Berkaca dari hal tersebut, menurut August, KPU perlu menjadikan isu surat suara tidak sah sebagai perhatian dalam pemilu. Sebab, KPU dan masyarakat sulit mendeteksi penyebab surat suara tidak sah karena kerahasiaan pemilih saat berada di bilik suara.
"14 juta suara tidak sah pada Pemilu 2014 itu sangat signifikan. Kami berharap KPU bisa memetakan masalah ini karena belum sepenuhnya terpotret dan mencari formulasinya. Dalam sisa waktu tiga bulan ini mungkin akan sulit bagi KPU karena konsentrasi mereka akan terbelah dengan jalannya debat, logistik, dan permasalahan lainnya," ungkapnya.

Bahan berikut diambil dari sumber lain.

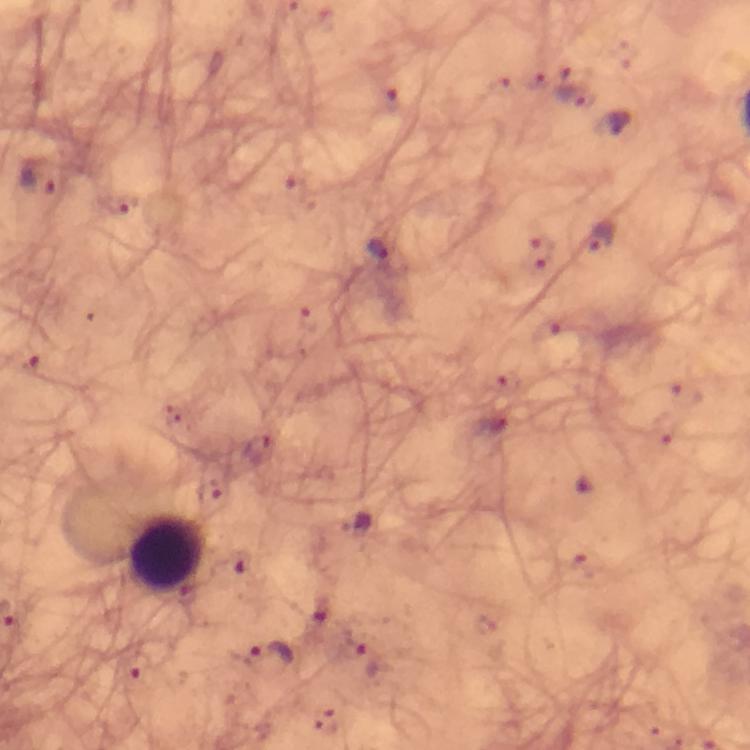
context = from a malaria diagnostic workup
preparation = thick blood film
stain = Giemsa
cropped from = a single field of view
leukocyte locations = approximate centers as [x, y] in pixels: [169, 554]
immersion oil = applied
malaria parasite locations = approximate centers as [x, y] in pixels: [39, 181], [120, 205], [601, 237], [378, 249], [30, 365], [271, 656]
image size = 750×750 pixels
capture = smartphone camera through the microscope
magnification = 100x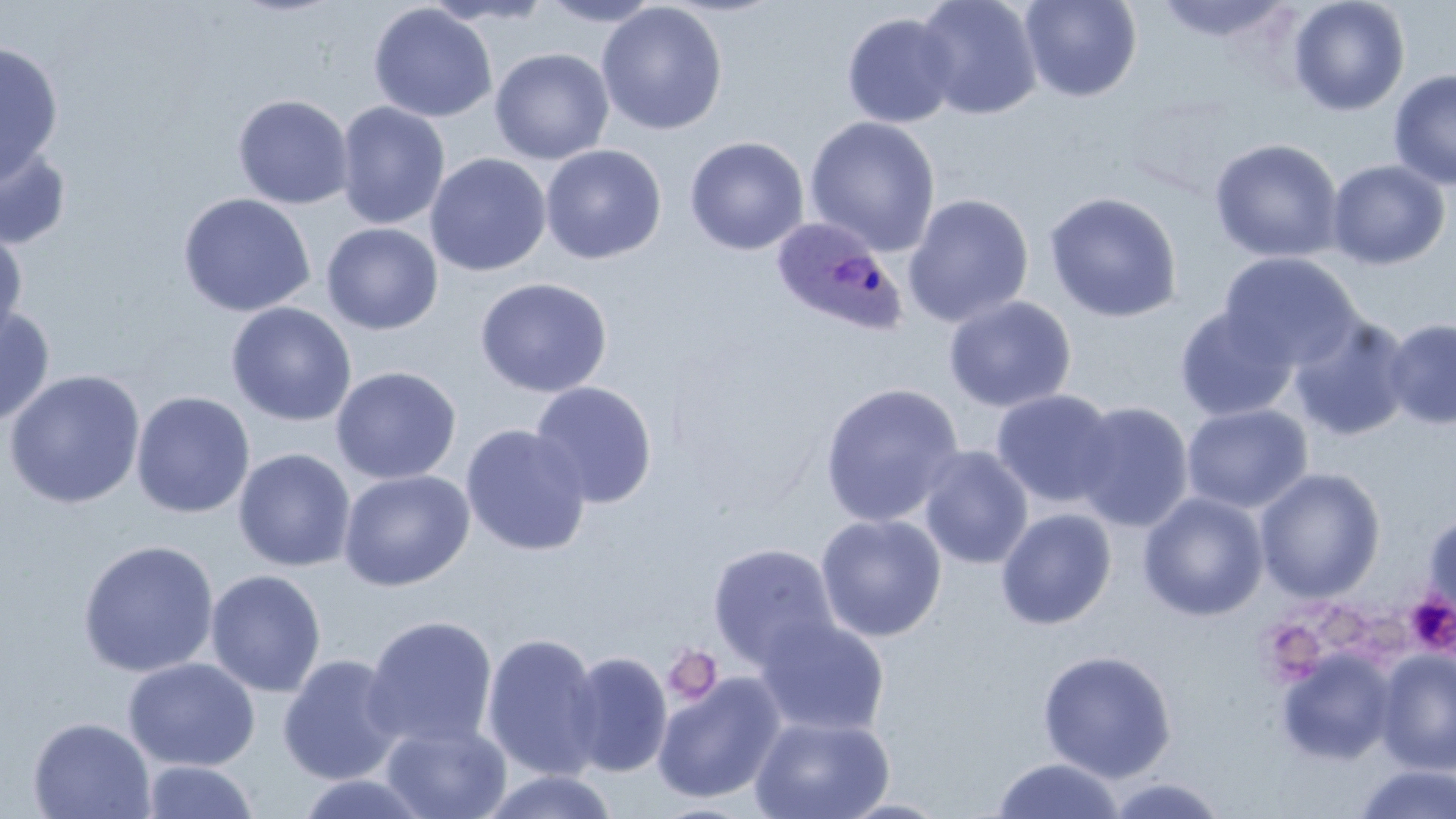
slide-level diagnosis = Plasmodium ovale
uninfected red blood cell locations = approximate bounding boxes as (x1,y1)-(x2,y2) corner pairs in pixels: (422,0)-(558,26), (538,0)-(666,27), (915,0)-(1043,119), (1020,0)-(1141,102), (1154,0)-(1295,43), (1288,0)-(1410,117), (596,2)-(728,136), (368,3)-(497,123), (841,12)-(959,129), (0,41)-(64,184), (490,48)-(614,165), (1388,68)-(1456,191), (232,94)-(354,209), (335,101)-(450,231), (804,116)-(941,256), (684,136)-(809,255), (1209,138)-(1344,263), (0,141)-(73,251), (540,144)-(666,264), (425,152)-(551,277), (1326,159)-(1452,271), (1044,191)-(1183,323), (177,192)-(315,318), (902,193)-(1034,327), (321,222)-(443,335), (0,226)-(28,349), (1218,253)-(1362,371), (475,277)-(613,398), (943,296)-(1077,413), (225,302)-(357,427), (0,303)-(56,429), (1174,305)-(1299,422), (1288,315)-(1414,442), (1382,317)-(1456,430), (330,366)-(462,485), (3,369)-(146,509), (530,381)-(658,509), (819,382)-(964,528), (990,388)-(1121,509), (131,390)-(255,518), (1072,401)-(1194,531), (1181,403)-(1312,514), (460,424)-(593,556), (918,445)-(1034,570), (233,448)-(356,572), (1255,467)-(1386,603), (338,469)-(475,592), (1137,492)-(1269,622), (995,507)-(1117,630), (1421,510)-(1456,620), (815,513)-(947,642), (77,539)-(219,678), (707,543)-(840,670), (205,569)-(327,697), (363,615)-(499,751), (754,616)-(890,737), (481,631)-(607,781), (1037,649)-(1177,782), (1275,649)-(1399,766), (1374,649)-(1456,775), (564,651)-(673,777), (277,654)-(405,785), (123,657)-(260,771), (652,672)-(787,804), (749,715)-(895,819), (27,716)-(156,819), (380,721)-(511,819), (990,757)-(1125,817), (141,760)-(259,819), (1353,763)-(1456,818), (478,770)-(619,819), (292,773)-(435,818), (1103,776)-(1230,819), (835,797)-(954,818)
field of view = single
image size = 1456×819 pixels
stain = May-Grünwald-Giemsa
preparation = thin blood film
modality = light microscopy
magnification = 1000x
platelet locations = approximate bounding boxes as (x1,y1)-(x2,y2) corner pairs in pixels: (1405,592)-(1456,656), (1322,609)-(1368,652), (1362,616)-(1412,660), (1256,618)-(1330,686), (663,645)-(723,706)
Plasmodium ovale-infected red blood cell locations = approximate bounding boxes as (x1,y1)-(x2,y2) corner pairs in pixels: (770,217)-(908,338)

Berkait hal ini, Anggota KPU Hasyim Asyari menduga, banyaknya surat suara tidak sah pada Pemilu Legislatif 2014 karena kerumitan saat pemilih akan menentukan pilihannya di bilik suara. Surat suara pileg memang lebih kompleks karena lebar dan memuat berbagai partai politik hingga nama-nama calon anggota legislatif yang berkontestasi. Adapun kertas suara pilpres lebih sederhana karena hanya memuat dua pilihan nama paslon.
Untuk menyikapi hal tersebut, kata Hasyim, KPU sedang mengumpulkan hasil riset dan survei dari media massa maupun lembaga riset terkait pengetahuan masyarakat di daerah tentang pemilu. Dari data tersebut, KPU akan lebih intens dan masif untuk menyosialisasikan tentang kepemiluan, seperti tata cara memilih pada surat suara.
Selain itu, Hasyim optimistis keikutsertaan pemilih dalam pemilu 2019 akan mencapai target 77,5 persen. Menurut dia, kecenderungan orang memilih lebih tinggi padapemilu serentak di tingkat nasional seperti DPR, DPD, dan presiden.
"Keikutsertaan pemilih dipengaruhi oleh faktor politik, yakni umumnya orang memilih karena profil calon dan isu dalam kampanye. Orang memilih juga karena faktor desain kepemiluan. Orang lebih antusias dengan Pilpres yang tingkatnya nasional dibandingkan Pilkada. Peserta pemilu juga akan mengerahkan segala sumber dayanya pada pemilu tingkat nasional ini," katanya.